Foto: Yudi Semai, Awang 5334 Celcius-Teater Potlot (2018) |
Selasa, 21 Desember 2021
REMINDER - CONIE SEMA
Sabtu, 24 April 2021
Kamis, 22 April 2021
In Memoriam
Selamat Jalan Radhar Panca Dahana
Tahun 1994, Radhar Panca Dahana datang ke Palembang. Ia baru saja meluncurkan buku puisinya, Lalu Waktu. Melalui kontak sahabat T. Wijaya, akhirnya kami bertiga bertemu. Radhar menginap di rumah yang juga dijadikan sekretariat Teater Potlot. Ia sedikit bingung karena diskusi dan pembacaan antologi puisinya, kami gelar di sekretariat LBH Palembang. Saya dan T. Wijaya selaku panitia kecil, mengangkat tema diskusi, "Sastra Gerakan". Radhar membacakan puisinya di hadapan sejumlah aktivis pro-demokarasi, seniman, dan wartawan yang hadir dalam acara tersebut. Enam tahun kemudian rejim Orde Baru jatuh.
Usai pertemuan tersebut, saya sudah tak lagi bertemu Radhar. Saya pindah ke Bandarlampung, bekerja sebagai koresponden RCTI. Beberapa kesempatan bertemu dengan kawan-kawan dari Palembang, Radhar selalu menitipkan salam buat saya. Tapi kami belum juga ada kesempatan bertemu, sampai akhirnya beliau wafat, Kamis malam, 22 April 2021 bertepatan di bulan suci Ramadhan.
Berikut saya tampilkan beberapa
puisi Radhar Panca Dahana dari kumpulan puisi Lalu Waktu (1994).
Pulang
hujan sedari tadi belum berhenti
kenapa merpati terbang sendiri
kuyup basah tidak perduli
sudah berapa pagi,
tak mau juga ia menepi.
apa yang kau cari?
kabar kekasihkah menyertai
atau sekedar ingin kembali?

#### Yang Dikerjakan:
- 1) Dalam tulisan in memoriam Radhar Panca Dahana, tuliskan kembali bagian yang dimulai pada kata-kata "Usai pertemuan tersebut, saya" dan berhenti setelah "juga ia menepi.", lalu tukar "merpati" dengan "burung".
- 2) Menurut tulisan in memoriam Radhar Panca Dahana, di mana diskusi dan pembacaan antologi puisinya digelar?
- 3) Sambung tulisan in memoriam Radhar Panca Dahana mulai dari baris terakhir yang tercantum.
Materi yang menyusul berasal dari sumber lain.

#### Blok Data:
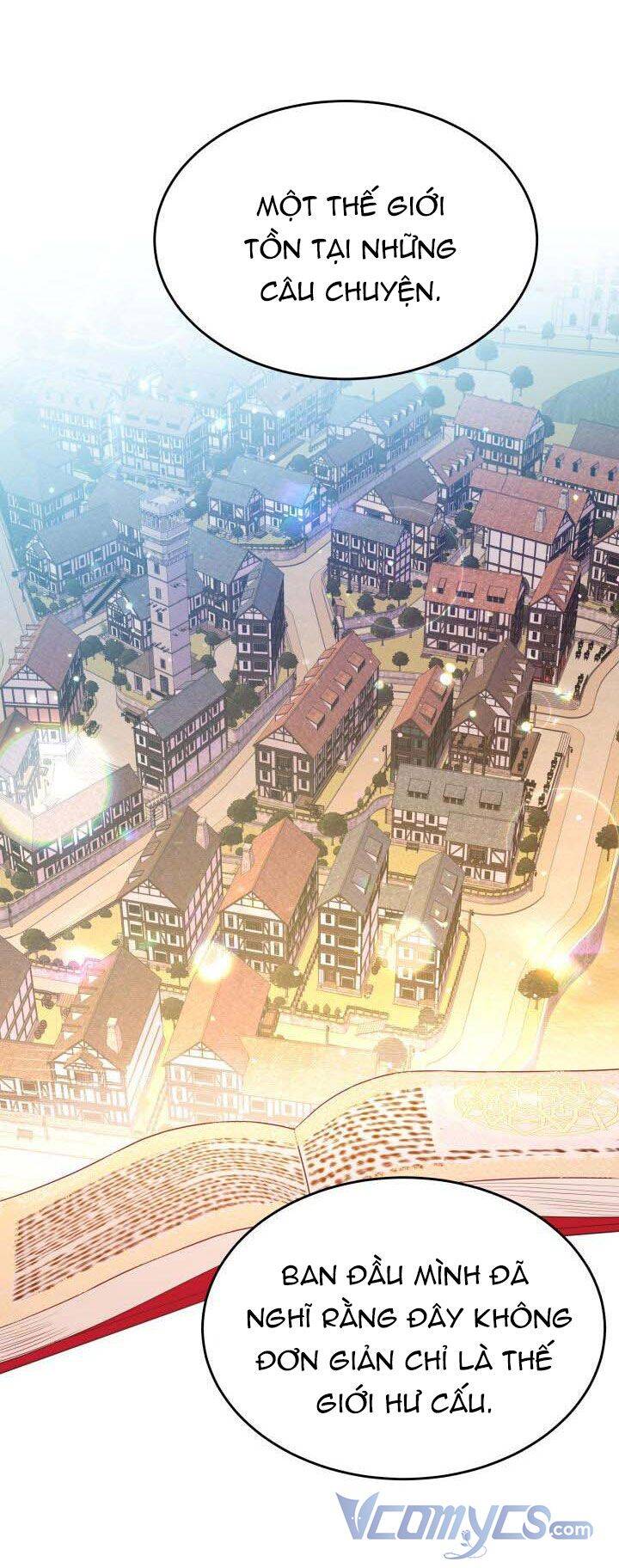 Nhân Vật Phản Diện Cũng Khó Chịu Chap 9 - Next Chap 10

#### Jawaban Diberikan:
- 1)
Usai pertemuan tersebut, saya sudah tak lagi bertemu Radhar. Saya pindah ke Bandarlampung, bekerja sebagai koresponden RCTI. Beberapa kesempatan bertemu dengan kawan-kawan dari Palembang, Radhar selalu menitipkan salam buat saya. Tapi kami belum juga ada kesempatan bertemu, sampai akhirnya beliau wafat, Kamis malam, 22 April 2021 bertepatan di bulan suci Ramadhan.
Berikut saya tampilkan beberapa
puisi Radhar Panca Dahana dari kumpulan puisi Lalu Waktu (1994).
Pulang
hujan sedari tadi belum berhenti
kenapa burung terbang sendiri
kuyup basah tidak perduli
sudah berapa pagi,
tak mau juga ia menepi.

- 2) Di sekretariat LBH Palembang.

- 3)
tahukah kamu, di sini
seumur hujan ia menanti
1987
Catatan Kaki Sehabis Demonstrasi
aku melihat diam
tak seorang saja
tapi satu bangsa
kulihat batu
padahal manusia
menunggu waktu
padahal sia sia
di ini negeri apa pun boleh terjadi
tapi jangan sebut revolusi,
siapa pun pahlawan ngeri. mimpi saja tak
berani
mereka capek dikibuli, dikebal sakit
hati
kubasuh kaca lensa, kuhapus kata
berikutnya
dan kutulis cerita: “aku melihat bisu
berjuta juta kamu berjuta juta aku.”
1987
Perjalanan
inilah arti banyak dari satu kata
laknat: saat.
inilah halte kehidupan, konstanta
peradaban, partikel
sebuah perjalanan; semua tumbuh sendiri
semua rusak
sendiri, untuk akhirnya mati. (dan
saat mengalir di situ).
inilah arti banyak dari perjalanan yang
tak mampu kita
hentikan. biang keladi semua yang tak
terelakkan.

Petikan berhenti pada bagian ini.